«Triste Girona de mis siete años». Con este verso empieza uno de los poemas más representativos de Joan Margarit, en el que un niño, fascinado por el brillo del acero en el escaparate de una cuchillería, se compra a escondidas una navaja, en cuya fría hoja el lector irá descubriendo el reflejo de toda una vida. El texto se titula «Primer amor». Un título que en cierta medida parece avanzar el de su obra lírica hasta 1995: El primer frío. Más allá de la indudable calidad literaria del escritor de Sanaüja, si algo destacaba en El primer frío era la selección, la severísima poda que Margarit realiza de su etapa inicial. Equiparable a la de Luis Cernuda en las «Primeras poesías» de La realidad y el deseo o, si volvemos la vista al presente, a la de Manuel Vilas en Amor.
Amor recoge la trayectoria o, para ser más exactos, lo que Manuel Vilas considera su trayectoria poética desde que en 1988 publicara Osario de los tristes. Es decir, desde su segundo libro. Prescindiendo por completo de El sauce, editado seis años atrás. A la manera de Cernuda, Amor se abre con una sección titulada «Primeros poemas» donde se rescatan únicamente diecinueve textos que en su momento formaron parte de Osario de los tristes, El rumor de las llamas (1990), El mal gobierno (1993) o Las arenas de Libia (1998). Según el propio Vilas, «son poemas de aprendizaje». Y quizá tenga razón. Pero sorprende su rigor y su falta de vanidad, de endiosamiento. Frente al papel en blanco, todo poeta es ese pequeño dios al que aludía Huidobro. El problema es que a menudo esa actitud se traslada también al momento de la corrección, de dar el texto por finalizado.

┄┄┄┄┄┄

Objetivo:
Explica, según la fuente, por qué se dice que Amor recoge la trayectoria poética de Manuel Vilas a partir de su segundo libro.

Extracto del material:
┄┄┄┄┄┄

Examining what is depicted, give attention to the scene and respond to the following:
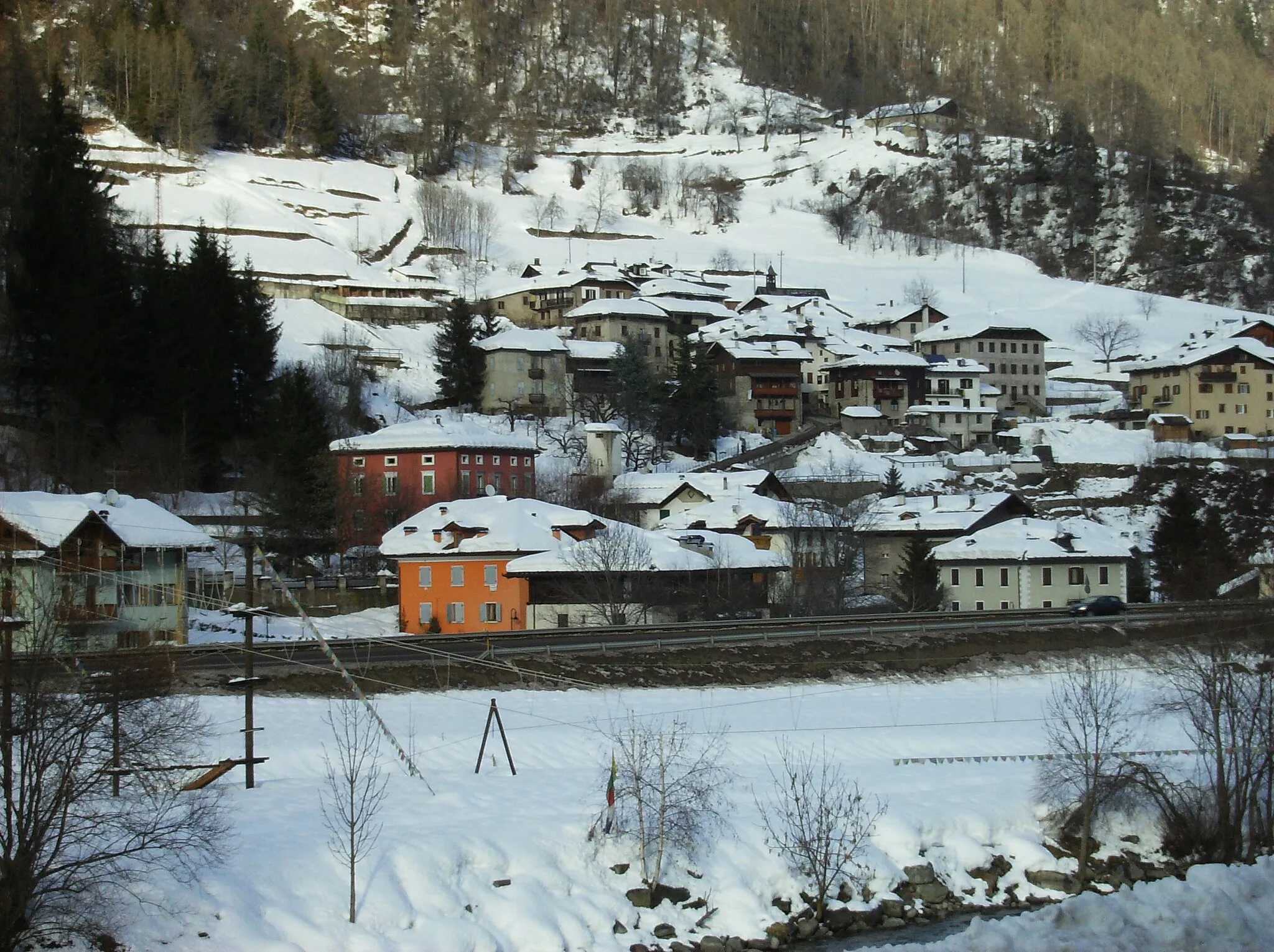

┄┄┄┄┄┄

Resultado a continuación:
Amor arranca con Osario de los tristes, publicado en 1988, y prescinde por completo de El sauce, editado seis años antes. Por eso la trayectoria que reúne empieza en el segundo libro de Vilas.